Is there a term for "energy neutrality," the cousin of "net neutrality"?

Do we as a society want to wade into the morass of telling people what kinds of activities they can use energy for?

If we care about saving a watt-hour, there are lots of places to look. Pointing fingers at the incredible energy consumption of internet-delivered HD video might not feel very comfortable to lots of folks.



> If we care about saving a watt-hour, there are lots of places to look. Pointing fingers at the incredible energy consumption of internet-delivered HD video might not feel very comfortable to lots of folks.

I agree that in general, if the goal is to limit CO2 emissions and use renewable sources of energy, we ought not to focus on AI first, because it is dwarfed by many other things that we take for granted today.
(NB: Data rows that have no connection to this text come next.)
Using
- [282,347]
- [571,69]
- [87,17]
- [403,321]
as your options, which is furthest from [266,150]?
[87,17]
My canonical example I give folks is that the latte they order every day from Starbucks involves substantially more energy and water use than most uses of ChatGPT on a daily basis.

But as we move to digitize more and more of this world, and now create automated cognitive labor, we should start with the right foundations. I'd rather we not try to disentangle critical AI infrastructure from coal power plants, and I'd rather we try to limit the compute available to workloads in ways that encourage people to use the tech actually befitting of their use case rather than throw it all into the most expensive model every time.


How about the silly treadmill where we waste billions of compute to compute useless proof of work type behaviours and whenever more compute gets thrown at the problem we just make it harder to ensure there isn't better output. I believe it was called buttcoin or something silly like that.


And whose biggest claim to fame is allowing for large-scale fraud!


Oh wow, growing, drying, transporting, roasting, transporting, brewing something takes more energy and physical resources than a single query in a computer? Physical goods are amazing like that. I wonder how margins on software stuff are so high!??!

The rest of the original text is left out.